The data available for pioglitazone are largely observational, and in addition to the French and USA population-based studies, include a case-control study based on the General Practice Research Database. There is also a (not yet published) meta-analysis of RCT evidence, but numbers are small, with only 19 cases of bladder cancer in 12506 pioglitazone users (0.15%) compared with seven cases in 10212 non-users (0.07%) reported by the European Medicines Agency (2011). The current recommendation in the UK is that the drug should only be used after weighing up risks and benefits in the individual. This of course is important for prescribing any drug, but for this particular problem, the scale of the risk is unclear.

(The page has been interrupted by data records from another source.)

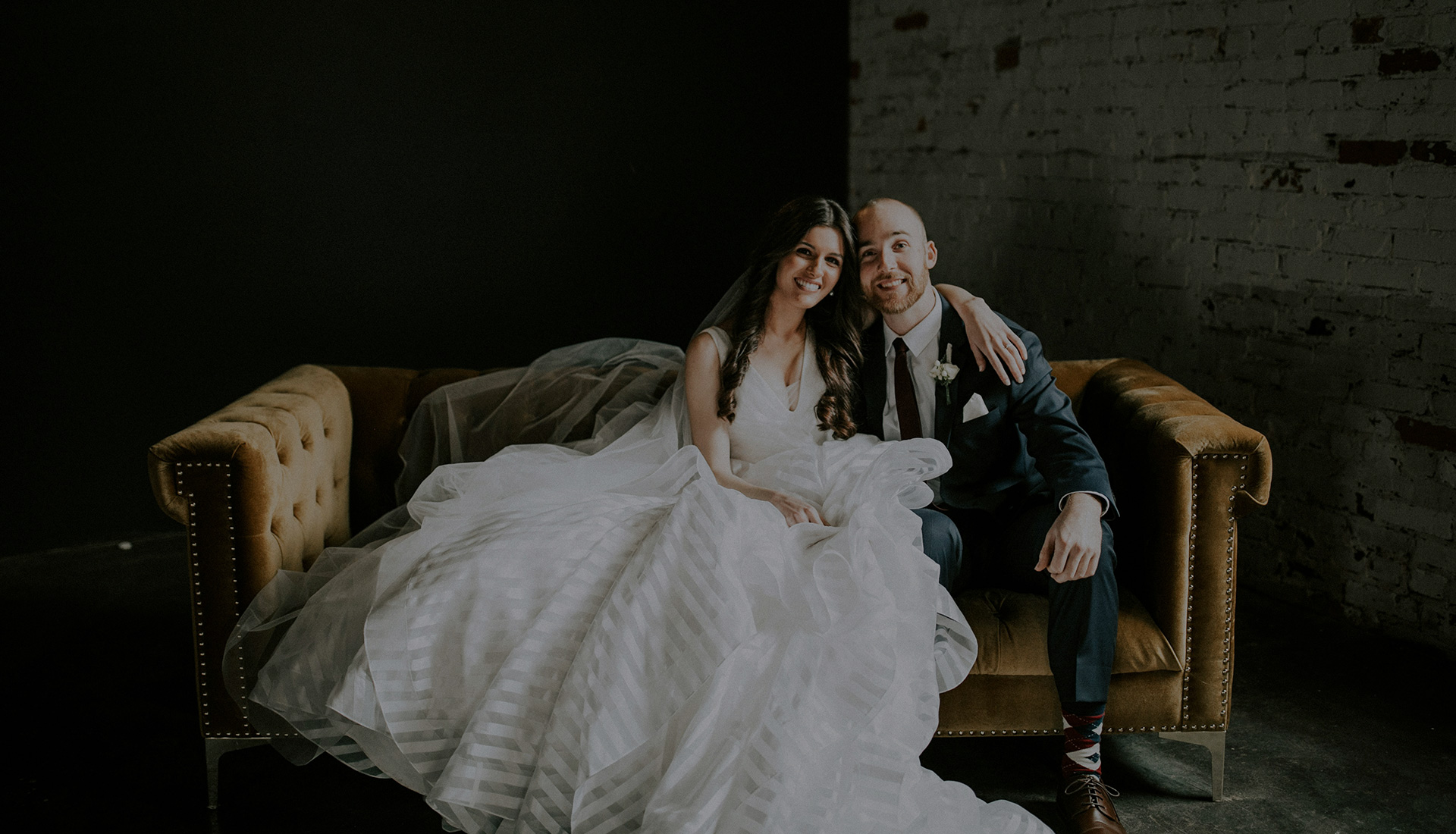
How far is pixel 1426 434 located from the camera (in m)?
2.84

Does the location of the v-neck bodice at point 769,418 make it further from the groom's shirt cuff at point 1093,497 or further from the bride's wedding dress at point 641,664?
the groom's shirt cuff at point 1093,497

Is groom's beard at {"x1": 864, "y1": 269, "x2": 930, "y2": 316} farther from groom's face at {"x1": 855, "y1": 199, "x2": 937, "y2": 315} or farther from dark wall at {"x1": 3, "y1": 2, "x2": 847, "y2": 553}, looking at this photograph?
dark wall at {"x1": 3, "y1": 2, "x2": 847, "y2": 553}

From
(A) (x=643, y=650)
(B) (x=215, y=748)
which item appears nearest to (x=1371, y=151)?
(A) (x=643, y=650)

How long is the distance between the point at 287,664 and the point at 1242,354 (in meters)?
2.83

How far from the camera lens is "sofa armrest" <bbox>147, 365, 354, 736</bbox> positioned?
209cm

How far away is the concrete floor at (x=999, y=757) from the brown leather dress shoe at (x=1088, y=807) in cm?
9

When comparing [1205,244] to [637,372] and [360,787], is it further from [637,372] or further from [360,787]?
[360,787]

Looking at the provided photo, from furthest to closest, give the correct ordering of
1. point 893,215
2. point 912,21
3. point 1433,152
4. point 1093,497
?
point 912,21 → point 1433,152 → point 893,215 → point 1093,497

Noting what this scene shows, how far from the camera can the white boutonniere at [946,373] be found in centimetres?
235

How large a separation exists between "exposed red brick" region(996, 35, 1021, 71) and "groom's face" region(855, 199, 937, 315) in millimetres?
1710

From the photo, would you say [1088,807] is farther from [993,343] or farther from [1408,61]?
[1408,61]

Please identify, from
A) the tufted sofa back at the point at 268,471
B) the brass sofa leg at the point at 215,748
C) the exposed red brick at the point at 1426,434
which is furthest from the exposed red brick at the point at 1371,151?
the brass sofa leg at the point at 215,748

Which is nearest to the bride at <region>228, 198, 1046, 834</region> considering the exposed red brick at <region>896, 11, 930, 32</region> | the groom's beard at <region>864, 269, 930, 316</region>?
the groom's beard at <region>864, 269, 930, 316</region>

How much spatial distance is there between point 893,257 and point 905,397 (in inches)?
12.9
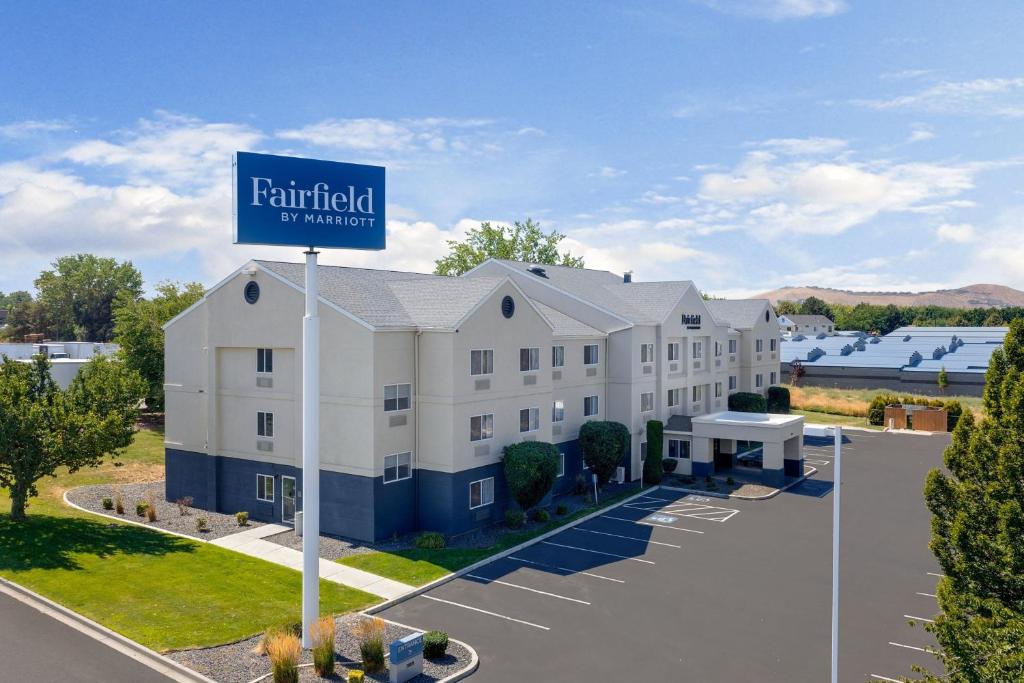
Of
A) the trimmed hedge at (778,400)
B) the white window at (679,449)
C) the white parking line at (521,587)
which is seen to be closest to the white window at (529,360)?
the white parking line at (521,587)

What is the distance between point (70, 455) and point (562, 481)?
23727mm

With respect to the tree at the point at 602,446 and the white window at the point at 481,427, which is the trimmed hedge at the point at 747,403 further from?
the white window at the point at 481,427

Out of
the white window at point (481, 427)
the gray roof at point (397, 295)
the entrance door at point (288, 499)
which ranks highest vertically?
the gray roof at point (397, 295)

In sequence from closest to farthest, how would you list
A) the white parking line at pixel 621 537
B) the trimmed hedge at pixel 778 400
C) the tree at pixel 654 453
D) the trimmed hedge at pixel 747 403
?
the white parking line at pixel 621 537, the tree at pixel 654 453, the trimmed hedge at pixel 747 403, the trimmed hedge at pixel 778 400

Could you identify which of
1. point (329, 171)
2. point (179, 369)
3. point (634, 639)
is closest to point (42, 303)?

This exposes the difficulties in establishing “cause and effect” relationships in this situation. Relying on observational evidence leaves the investigation vulnerable to confounding factors and other biases. For instance, people prescribed pioglitazone in clinical practice may, on average, be more centrally obese than otherwise similar people given other drugs, such as sulphonylureas. Obesity itself raises the risk of bladder as well as other cancers (Wolk et al, 2010), so unless this confounder is adequately controlled for, some of the association might be due to a tendency to prescribe pioglitazone in those already at higher risk. No adjustment for obesity has so far been reported in either the French or the USA studies cited.
A sound verdict on this issue should ideally be based on evidence from randomised populations if more of such data become available. This would make the risk estimable, to allow a balanced, person-centred decision to be made for each individual. In the meantime, the conclusion is that the association is significant and likely to be causal, but mild, associated with use of the drug for more than a year, and related to cumulative dosage. This risk may be outweighed by benefit, but this decision needs to be made on an individual basis, taking into account the clinical response to the drug, which benefits some individuals much more than others (Kenny, 2011).

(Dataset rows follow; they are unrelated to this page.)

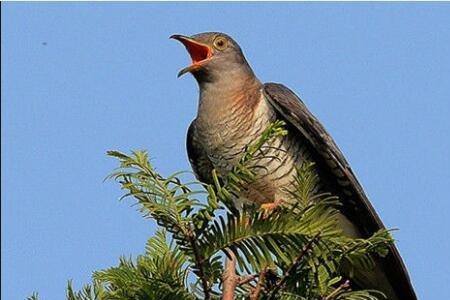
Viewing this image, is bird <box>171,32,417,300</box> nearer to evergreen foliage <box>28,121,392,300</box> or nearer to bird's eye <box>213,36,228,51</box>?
bird's eye <box>213,36,228,51</box>

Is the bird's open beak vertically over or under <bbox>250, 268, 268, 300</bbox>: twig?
over

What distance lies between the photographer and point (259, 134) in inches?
184

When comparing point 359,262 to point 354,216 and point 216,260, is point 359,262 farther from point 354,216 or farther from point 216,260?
point 354,216

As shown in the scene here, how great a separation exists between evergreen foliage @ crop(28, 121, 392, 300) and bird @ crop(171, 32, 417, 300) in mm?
1362

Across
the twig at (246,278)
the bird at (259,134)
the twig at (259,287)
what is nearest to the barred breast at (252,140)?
the bird at (259,134)

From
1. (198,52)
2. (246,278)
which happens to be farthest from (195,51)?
(246,278)

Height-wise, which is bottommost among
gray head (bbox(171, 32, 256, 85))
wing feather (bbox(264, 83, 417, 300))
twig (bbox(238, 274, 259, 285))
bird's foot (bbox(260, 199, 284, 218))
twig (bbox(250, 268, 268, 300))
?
twig (bbox(250, 268, 268, 300))

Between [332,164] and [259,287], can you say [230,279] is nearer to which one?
[259,287]

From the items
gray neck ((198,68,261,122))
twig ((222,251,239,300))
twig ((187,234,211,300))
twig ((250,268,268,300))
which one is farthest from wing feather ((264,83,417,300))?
twig ((187,234,211,300))

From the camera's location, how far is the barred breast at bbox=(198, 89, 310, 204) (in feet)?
14.5

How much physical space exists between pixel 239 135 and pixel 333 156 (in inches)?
22.2

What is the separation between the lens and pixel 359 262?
9.30ft

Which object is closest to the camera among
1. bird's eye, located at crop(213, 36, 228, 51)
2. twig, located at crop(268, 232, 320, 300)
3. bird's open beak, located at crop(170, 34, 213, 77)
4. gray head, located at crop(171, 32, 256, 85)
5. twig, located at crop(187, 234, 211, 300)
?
twig, located at crop(187, 234, 211, 300)

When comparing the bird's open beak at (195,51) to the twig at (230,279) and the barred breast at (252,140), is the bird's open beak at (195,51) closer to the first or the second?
the barred breast at (252,140)
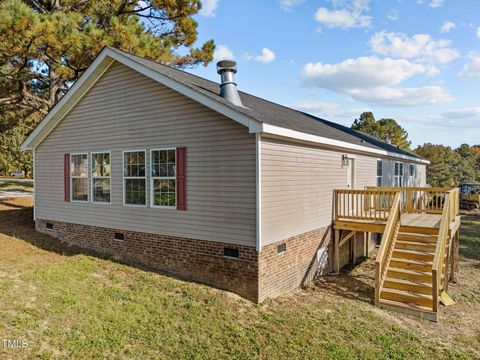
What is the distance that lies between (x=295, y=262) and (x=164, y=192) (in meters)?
3.69

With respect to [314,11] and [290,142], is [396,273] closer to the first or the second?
[290,142]

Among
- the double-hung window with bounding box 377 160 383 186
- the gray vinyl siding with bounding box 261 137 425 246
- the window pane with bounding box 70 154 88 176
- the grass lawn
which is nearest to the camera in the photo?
the grass lawn

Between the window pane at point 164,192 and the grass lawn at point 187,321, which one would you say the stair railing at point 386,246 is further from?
the window pane at point 164,192

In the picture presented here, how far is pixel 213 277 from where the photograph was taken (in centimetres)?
752

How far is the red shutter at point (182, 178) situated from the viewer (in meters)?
7.84

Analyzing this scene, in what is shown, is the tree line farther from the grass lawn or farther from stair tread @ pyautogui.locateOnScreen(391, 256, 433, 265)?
the grass lawn

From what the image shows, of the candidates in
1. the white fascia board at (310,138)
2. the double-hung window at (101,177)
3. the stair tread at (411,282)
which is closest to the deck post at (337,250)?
the stair tread at (411,282)

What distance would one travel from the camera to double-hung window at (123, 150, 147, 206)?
8.66 m

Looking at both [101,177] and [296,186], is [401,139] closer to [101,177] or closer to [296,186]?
[296,186]

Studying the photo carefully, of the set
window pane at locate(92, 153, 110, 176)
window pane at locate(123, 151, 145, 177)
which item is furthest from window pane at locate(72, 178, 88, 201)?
window pane at locate(123, 151, 145, 177)

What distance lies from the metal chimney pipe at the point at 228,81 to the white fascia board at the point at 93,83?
42.3 inches

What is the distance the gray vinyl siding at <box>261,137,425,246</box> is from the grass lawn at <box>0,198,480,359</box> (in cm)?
163

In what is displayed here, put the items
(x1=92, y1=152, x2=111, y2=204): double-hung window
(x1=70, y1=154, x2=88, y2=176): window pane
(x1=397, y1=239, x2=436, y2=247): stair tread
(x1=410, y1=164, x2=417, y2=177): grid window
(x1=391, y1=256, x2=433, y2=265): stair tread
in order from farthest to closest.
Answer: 1. (x1=410, y1=164, x2=417, y2=177): grid window
2. (x1=70, y1=154, x2=88, y2=176): window pane
3. (x1=92, y1=152, x2=111, y2=204): double-hung window
4. (x1=397, y1=239, x2=436, y2=247): stair tread
5. (x1=391, y1=256, x2=433, y2=265): stair tread

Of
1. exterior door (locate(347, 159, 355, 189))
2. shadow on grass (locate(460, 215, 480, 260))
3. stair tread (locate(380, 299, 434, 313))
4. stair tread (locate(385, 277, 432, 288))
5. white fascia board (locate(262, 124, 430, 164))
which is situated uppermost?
white fascia board (locate(262, 124, 430, 164))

Observational evidence has a central role in medicine, particularly in the disciplines of epidemiology and public health. It often involves much larger volumes of data than those from randomised trials, which are more difficult and at times impossible to collect.
Many research questions are outside the remit of clinical trials, but observational evidence should be interpreted with caution. It is less effective at identifying “cause and effect” relationships, where randomised trial evidence is superior. It is nevertheless essential for investigating the way disease affects populations, the patterns and distribution of risk within them, and the emergence of trends in health and disease over time. As a source of innovation, it provides insights at all levels from individual case studies to large population based surveys, and through the generation of hypotheses supports the design of interventional trials underpinning EBM.